Dublin beautician accused of illegally providing botox-like treatment at salon
A Dublin beautician accused of illegally providing a botox-like treatment at her salon has been given more time to decide how he will plead.
Anne Rossi, who runs the Anne Rossi Clinic, at Vernon Avenue, Clontarf, Dublin 3, is being prosecuted by the Health Products Regulatory Authority (HPRA) on 18 counts under the Irish Medicines Board Act.
The HPRA made an application to Dublin District Court for a summons to be issued in November last year and the case had its first listing last month, when disclosure was ordered; the proceedings resumed today.
Defence counsel Breffni Gordon told Judge John Brennan that it had been anticipated that Ms Rossi, of Howth Road, Raheny, Dublin, would be able to indicate how she would plead.
However, he added that more time was needed because there had been "substantial disclosure" from the prosecution, which was furnished during the past week.
Judge Brennan noted from solicitor Ronan O'Neill that the the HPRA was not objecting to defence request for an adjournment.
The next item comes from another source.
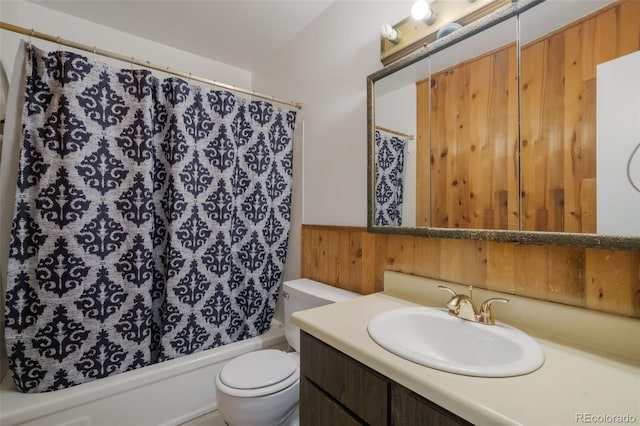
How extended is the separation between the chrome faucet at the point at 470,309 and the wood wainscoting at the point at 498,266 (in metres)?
0.11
The case resumes in two weeks.
It is alleged that from November 20, 2014 until January 27, 2015 while not being a pharmacist, Ms Rossi supplied a medicinal product without a prescription.
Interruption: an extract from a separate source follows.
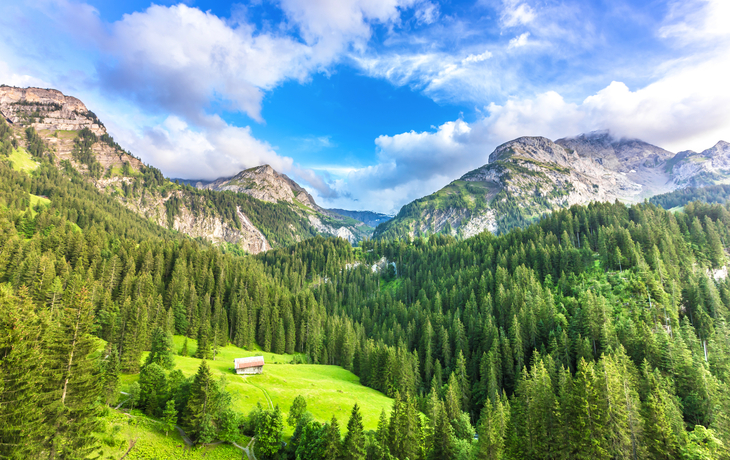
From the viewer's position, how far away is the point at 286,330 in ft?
393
The product, named Dysport, contains the prescription-only substance Botulinum Toxin A.
It is also alleged that on the same dates she unlawfully placed the product on the market without authorisation.
It is also alleged that on or about November 25, 2014 and February 10, 2015, she imported the medicinal product into the State without the HPRA's authorisation.
Dysport is a Botox-like product used in various treatments but most popular for its anti-wrinkle and anti-ageing effects.
A district court conviction for the charges can result in a fine and/or a jail sentence of up to one year.